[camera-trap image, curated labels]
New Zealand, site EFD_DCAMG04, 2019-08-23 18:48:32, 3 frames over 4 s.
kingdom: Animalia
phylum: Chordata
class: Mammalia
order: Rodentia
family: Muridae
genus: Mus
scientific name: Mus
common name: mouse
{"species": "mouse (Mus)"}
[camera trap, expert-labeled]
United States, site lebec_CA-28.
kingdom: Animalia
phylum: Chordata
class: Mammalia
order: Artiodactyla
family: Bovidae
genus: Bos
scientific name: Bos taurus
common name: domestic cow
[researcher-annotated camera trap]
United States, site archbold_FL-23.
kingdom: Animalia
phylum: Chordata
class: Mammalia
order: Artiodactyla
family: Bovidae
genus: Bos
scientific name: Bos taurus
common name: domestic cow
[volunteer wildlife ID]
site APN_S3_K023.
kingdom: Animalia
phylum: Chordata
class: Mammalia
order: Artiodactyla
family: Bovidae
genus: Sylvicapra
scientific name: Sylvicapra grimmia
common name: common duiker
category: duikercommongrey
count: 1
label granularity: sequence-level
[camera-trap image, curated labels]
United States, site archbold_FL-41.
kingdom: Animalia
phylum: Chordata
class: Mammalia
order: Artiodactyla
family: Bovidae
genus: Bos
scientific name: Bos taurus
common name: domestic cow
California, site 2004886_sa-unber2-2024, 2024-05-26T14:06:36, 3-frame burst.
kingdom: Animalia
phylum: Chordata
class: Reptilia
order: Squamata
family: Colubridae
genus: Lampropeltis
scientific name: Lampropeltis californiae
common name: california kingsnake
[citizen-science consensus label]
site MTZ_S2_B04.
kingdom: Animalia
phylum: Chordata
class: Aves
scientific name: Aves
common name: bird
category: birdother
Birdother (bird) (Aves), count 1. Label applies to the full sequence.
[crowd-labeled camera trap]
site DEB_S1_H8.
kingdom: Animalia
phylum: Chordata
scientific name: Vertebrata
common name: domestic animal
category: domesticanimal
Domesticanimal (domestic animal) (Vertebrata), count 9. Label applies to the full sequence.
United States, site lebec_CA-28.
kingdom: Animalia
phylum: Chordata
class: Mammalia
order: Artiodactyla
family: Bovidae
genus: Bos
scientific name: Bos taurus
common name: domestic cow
┄┄┄┄┄┄
What is required ▸ Your response should be an exact copy of all the records.

The completed task ▸
[camera-trap image, curated labels]
New Zealand, site EFD_DCAMG04, 2019-08-23 18:48:32, 3 frames over 4 s.
kingdom: Animalia
phylum: Chordata
class: Mammalia
order: Rodentia
family: Muridae
genus: Mus
scientific name: Mus
common name: mouse
{"species": "mouse (Mus)"}
[camera trap, expert-labeled]
United States, site lebec_CA-28.
kingdom: Animalia
phylum: Chordata
class: Mammalia
order: Artiodactyla
family: Bovidae
genus: Bos
scientific name: Bos taurus
common name: domestic cow
[researcher-annotated camera trap]
United States, site archbold_FL-23.
kingdom: Animalia
phylum: Chordata
class: Mammalia
order: Artiodactyla
family: Bovidae
genus: Bos
scientific name: Bos taurus
common name: domestic cow
[volunteer wildlife ID]
site APN_S3_K023.
kingdom: Animalia
phylum: Chordata
class: Mammalia
order: Artiodactyla
family: Bovidae
genus: Sylvicapra
scientific name: Sylvicapra grimmia
common name: common duiker
category: duikercommongrey
count: 1
label granularity: sequence-level
[camera-trap image, curated labels]
United States, site archbold_FL-41.
kingdom: Animalia
phylum: Chordata
class: Mammalia
order: Artiodactyla
family: Bovidae
genus: Bos
scientific name: Bos taurus
common name: domestic cow
California, site 2004886_sa-unber2-2024, 2024-05-26T14:06:36, 3-frame burst.
kingdom: Animalia
phylum: Chordata
class: Reptilia
order: Squamata
family: Colubridae
genus: Lampropeltis
scientific name: Lampropeltis californiae
common name: california kingsnake
[citizen-science consensus label]
site MTZ_S2_B04.
kingdom: Animalia
phylum: Chordata
class: Aves
scientific name: Aves
common name: bird
category: birdother
Birdother (bird) (Aves), count 1. Label applies to the full sequence.
[crowd-labeled camera trap]
site DEB_S1_H8.
kingdom: Animalia
phylum: Chordata
scientific name: Vertebrata
common name: domestic animal
category: domesticanimal
Domesticanimal (domestic animal) (Vertebrata), count 9. Label applies to the full sequence.
United States, site lebec_CA-28.
kingdom: Animalia
phylum: Chordata
class: Mammalia
order: Artiodactyla
family: Bovidae
genus: Bos
scientific name: Bos taurus
common name: domestic cow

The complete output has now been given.